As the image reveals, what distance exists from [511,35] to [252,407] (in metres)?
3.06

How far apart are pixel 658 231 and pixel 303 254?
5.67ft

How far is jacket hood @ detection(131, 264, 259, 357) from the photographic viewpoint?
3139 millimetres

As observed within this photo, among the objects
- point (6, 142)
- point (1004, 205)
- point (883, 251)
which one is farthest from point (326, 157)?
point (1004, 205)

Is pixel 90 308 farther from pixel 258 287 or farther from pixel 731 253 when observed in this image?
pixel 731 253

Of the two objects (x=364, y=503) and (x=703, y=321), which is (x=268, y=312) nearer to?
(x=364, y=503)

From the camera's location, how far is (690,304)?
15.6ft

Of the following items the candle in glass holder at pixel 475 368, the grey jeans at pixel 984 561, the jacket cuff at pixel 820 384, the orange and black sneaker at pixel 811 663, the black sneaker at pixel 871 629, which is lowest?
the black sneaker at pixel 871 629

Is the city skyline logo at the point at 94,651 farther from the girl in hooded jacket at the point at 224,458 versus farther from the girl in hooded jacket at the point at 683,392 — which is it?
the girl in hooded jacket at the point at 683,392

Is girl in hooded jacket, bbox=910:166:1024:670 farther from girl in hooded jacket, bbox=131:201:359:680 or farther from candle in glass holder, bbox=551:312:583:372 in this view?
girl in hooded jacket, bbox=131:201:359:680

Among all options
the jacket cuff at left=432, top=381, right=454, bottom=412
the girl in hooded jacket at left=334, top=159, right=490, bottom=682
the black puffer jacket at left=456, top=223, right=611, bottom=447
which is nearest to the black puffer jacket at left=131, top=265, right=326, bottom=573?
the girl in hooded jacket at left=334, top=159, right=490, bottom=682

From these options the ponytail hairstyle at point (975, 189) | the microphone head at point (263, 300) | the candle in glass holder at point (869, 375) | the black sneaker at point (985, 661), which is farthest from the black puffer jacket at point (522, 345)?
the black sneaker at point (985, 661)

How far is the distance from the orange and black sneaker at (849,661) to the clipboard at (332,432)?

* **The task**: Render everything from the start of the records down to the line containing "3139 millimetres" as a Markdown table with the columns Row and Line. Number each row and omit blank lines.

* **Complete output**:
| Row | Line |
|---|---|
| 1 | As the image reveals, what distance exists from [511,35] to [252,407] (in metres)? |
| 2 | 3.06 |
| 3 | How far apart are pixel 658 231 and pixel 303 254? |
| 4 | 5.67ft |
| 5 | How far is jacket hood @ detection(131, 264, 259, 357) from the photographic viewpoint? |
| 6 | 3139 millimetres |